BEGIN Given data
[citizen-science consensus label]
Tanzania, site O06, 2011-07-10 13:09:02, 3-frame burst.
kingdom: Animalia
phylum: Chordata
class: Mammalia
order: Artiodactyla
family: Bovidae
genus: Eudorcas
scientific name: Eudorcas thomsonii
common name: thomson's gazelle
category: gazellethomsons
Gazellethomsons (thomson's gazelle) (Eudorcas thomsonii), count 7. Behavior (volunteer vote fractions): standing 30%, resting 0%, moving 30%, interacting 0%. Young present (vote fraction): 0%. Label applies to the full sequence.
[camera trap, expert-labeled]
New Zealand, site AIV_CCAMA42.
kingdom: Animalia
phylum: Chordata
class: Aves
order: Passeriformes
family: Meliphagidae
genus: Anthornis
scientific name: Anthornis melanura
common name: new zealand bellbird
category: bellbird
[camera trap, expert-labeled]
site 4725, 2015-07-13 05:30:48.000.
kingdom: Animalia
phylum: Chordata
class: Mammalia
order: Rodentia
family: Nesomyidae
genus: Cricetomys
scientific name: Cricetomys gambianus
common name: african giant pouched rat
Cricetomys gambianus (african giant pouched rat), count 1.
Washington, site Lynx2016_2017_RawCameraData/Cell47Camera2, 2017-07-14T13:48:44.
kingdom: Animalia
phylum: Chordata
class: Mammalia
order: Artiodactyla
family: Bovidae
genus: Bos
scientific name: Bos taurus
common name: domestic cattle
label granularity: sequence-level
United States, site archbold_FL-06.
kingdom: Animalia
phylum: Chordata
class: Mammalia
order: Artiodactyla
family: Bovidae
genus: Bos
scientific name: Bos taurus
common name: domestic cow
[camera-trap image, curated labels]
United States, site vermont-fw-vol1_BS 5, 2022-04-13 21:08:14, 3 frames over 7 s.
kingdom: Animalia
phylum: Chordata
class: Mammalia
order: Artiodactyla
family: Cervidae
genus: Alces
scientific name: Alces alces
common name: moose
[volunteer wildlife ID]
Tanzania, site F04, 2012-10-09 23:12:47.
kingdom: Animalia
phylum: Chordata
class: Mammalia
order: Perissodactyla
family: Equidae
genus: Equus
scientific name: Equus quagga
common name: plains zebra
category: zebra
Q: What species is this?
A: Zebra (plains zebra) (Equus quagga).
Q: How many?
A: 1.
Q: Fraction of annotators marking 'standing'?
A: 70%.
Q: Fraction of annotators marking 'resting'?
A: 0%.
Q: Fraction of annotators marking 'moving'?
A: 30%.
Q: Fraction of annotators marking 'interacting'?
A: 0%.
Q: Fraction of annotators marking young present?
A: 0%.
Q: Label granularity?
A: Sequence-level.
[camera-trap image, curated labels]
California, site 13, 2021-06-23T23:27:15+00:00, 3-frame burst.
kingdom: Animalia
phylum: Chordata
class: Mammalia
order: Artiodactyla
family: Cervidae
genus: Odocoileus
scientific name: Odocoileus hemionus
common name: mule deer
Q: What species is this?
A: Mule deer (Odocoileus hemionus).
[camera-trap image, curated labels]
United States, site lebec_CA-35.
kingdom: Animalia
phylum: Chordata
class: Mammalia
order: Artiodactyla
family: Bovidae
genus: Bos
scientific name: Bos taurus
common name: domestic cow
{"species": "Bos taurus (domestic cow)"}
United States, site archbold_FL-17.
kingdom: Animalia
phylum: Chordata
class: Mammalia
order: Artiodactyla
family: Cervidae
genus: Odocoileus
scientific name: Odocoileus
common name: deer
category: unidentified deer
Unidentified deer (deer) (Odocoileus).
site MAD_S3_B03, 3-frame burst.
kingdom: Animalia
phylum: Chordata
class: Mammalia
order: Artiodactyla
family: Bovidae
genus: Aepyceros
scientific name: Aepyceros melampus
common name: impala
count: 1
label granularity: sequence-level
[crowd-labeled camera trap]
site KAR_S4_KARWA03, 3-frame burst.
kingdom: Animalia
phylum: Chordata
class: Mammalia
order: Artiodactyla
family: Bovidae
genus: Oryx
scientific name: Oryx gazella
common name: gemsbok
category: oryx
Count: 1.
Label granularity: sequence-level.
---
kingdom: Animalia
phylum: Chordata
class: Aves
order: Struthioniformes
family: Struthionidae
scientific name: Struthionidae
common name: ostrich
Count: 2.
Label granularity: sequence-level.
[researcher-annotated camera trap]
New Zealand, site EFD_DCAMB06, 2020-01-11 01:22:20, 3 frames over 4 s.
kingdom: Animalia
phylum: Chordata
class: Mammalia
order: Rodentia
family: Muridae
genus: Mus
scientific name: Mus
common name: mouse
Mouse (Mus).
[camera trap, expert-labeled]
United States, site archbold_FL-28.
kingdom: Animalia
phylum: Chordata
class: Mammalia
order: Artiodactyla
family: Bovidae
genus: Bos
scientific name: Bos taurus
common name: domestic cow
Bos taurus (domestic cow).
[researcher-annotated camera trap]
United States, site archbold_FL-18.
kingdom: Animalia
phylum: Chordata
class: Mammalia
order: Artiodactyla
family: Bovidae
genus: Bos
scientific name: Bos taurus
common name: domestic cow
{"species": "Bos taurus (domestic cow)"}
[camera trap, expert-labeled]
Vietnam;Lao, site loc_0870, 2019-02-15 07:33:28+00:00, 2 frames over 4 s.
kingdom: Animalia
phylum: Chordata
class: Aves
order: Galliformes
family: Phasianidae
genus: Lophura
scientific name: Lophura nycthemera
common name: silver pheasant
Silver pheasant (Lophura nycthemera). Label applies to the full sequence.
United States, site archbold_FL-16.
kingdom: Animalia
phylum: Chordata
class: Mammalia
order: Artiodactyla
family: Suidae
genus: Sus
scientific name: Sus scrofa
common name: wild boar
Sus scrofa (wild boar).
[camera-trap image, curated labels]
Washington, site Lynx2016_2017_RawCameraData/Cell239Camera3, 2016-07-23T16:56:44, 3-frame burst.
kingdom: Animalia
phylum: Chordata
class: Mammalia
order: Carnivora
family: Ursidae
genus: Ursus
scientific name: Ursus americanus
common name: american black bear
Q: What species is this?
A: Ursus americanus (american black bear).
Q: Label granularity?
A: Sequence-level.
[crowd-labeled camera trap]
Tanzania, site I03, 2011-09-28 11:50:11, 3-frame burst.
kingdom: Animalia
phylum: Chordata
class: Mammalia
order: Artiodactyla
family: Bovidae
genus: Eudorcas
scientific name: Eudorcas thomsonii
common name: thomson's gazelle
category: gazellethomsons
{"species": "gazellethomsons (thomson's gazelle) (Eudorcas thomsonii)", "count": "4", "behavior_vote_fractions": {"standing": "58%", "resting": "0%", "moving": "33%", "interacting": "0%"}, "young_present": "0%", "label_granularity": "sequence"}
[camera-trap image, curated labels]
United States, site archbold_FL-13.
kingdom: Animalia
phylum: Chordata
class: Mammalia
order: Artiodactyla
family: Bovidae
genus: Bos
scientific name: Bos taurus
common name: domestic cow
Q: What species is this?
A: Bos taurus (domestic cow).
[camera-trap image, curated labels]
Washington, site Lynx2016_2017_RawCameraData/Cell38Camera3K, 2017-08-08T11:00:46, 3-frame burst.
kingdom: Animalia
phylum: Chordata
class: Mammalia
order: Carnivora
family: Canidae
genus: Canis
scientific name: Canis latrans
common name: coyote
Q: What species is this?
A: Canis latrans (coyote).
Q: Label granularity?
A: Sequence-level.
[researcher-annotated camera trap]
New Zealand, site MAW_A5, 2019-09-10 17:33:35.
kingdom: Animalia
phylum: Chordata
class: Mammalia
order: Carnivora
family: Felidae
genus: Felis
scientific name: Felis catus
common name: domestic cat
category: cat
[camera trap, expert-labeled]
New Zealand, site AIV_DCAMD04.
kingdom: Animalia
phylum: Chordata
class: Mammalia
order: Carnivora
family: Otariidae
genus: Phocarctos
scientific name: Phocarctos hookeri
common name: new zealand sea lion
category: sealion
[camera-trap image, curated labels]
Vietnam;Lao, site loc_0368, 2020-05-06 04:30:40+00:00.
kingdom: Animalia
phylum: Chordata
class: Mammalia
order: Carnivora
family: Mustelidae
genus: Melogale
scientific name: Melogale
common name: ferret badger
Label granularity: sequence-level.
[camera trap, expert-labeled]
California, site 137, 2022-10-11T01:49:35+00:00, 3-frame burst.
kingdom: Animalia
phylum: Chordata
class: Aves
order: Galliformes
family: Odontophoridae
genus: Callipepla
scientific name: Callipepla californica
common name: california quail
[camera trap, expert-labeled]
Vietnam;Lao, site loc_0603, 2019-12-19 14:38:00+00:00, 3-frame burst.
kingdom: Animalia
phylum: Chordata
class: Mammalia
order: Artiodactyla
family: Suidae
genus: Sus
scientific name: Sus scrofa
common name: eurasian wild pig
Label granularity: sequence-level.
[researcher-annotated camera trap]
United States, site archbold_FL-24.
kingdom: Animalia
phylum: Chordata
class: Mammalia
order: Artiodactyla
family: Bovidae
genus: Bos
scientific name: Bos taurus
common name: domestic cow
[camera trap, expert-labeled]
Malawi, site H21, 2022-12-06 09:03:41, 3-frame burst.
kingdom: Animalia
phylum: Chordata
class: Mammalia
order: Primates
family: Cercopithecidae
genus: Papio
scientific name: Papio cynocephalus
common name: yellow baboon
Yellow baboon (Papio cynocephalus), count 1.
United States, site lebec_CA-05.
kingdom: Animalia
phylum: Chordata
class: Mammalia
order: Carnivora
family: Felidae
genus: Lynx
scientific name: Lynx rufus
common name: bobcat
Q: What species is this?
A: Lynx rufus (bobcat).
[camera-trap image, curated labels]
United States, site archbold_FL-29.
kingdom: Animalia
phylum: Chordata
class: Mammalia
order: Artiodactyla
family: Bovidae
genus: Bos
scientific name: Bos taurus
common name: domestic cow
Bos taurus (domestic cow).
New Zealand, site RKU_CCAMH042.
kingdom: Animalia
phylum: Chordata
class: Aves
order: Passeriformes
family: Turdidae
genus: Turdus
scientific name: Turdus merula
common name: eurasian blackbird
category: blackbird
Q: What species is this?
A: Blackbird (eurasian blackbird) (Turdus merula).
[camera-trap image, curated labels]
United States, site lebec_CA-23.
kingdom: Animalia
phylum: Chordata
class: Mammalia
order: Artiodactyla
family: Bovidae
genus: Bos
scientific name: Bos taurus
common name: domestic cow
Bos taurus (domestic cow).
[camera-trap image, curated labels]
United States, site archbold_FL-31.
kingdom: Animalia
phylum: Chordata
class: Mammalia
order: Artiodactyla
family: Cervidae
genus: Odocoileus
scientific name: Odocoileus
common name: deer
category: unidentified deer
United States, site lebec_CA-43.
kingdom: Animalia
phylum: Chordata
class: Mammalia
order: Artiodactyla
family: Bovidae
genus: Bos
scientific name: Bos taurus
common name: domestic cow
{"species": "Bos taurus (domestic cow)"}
END Given data
Exercise objective »
Go through the lines above. Select every one that has the string "Vietnam".

The answer »
Vietnam;Lao, site loc_0870, 2019-02-15 07:33:28+00:00, 2 frames over 4 s.
Vietnam;Lao, site loc_0368, 2020-05-06 04:30:40+00:00.
Vietnam;Lao, site loc_0603, 2019-12-19 14:38:00+00:00, 3-frame burst.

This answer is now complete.